_Source document_.
USS Otsego was a steamer acquired by the Union Navy during the American Civil War. She was used by the Navy to patrol navigable waterways of the Confederacy to prevent the South from trading with other countries.

Service history

Otsego, a wooden, double-ended, side-wheel gunboat, was launched 31 March 1863 by Jacob A. & D. D. Westervelt, New York City, New York, and apparently commissioned in the spring of 1864, Commander John P. Bankhead in command . Assigned to the North Atlantic Blockading Squadron 2 May 1864, Otsego reached Hampton Roads, Virginia, on the 24th, and got underway on 12 June for New Berne, North Carolina, and served in the North Carolina Sounds where she served throughout her career, helping tighten the Union grip on these strategic waters and adjoining territory, primarily guarding the mouth of the Roanoke River against an attack by Confederate ironclad ram CSS Albemarle.

_Given material_.
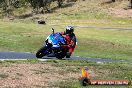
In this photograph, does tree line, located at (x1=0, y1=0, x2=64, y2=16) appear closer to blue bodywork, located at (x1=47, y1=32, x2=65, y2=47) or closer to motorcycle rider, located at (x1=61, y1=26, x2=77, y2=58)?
motorcycle rider, located at (x1=61, y1=26, x2=77, y2=58)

_Work to complete_. From the passage on USS Otsego, write out everything from "USS Otsego was" down to "with other countries.".

_Result below_.
USS Otsego was a steamer acquired by the Union Navy during the American Civil War. She was used by the Navy to patrol navigable waterways of the Confederacy to prevent the South from trading with other countries.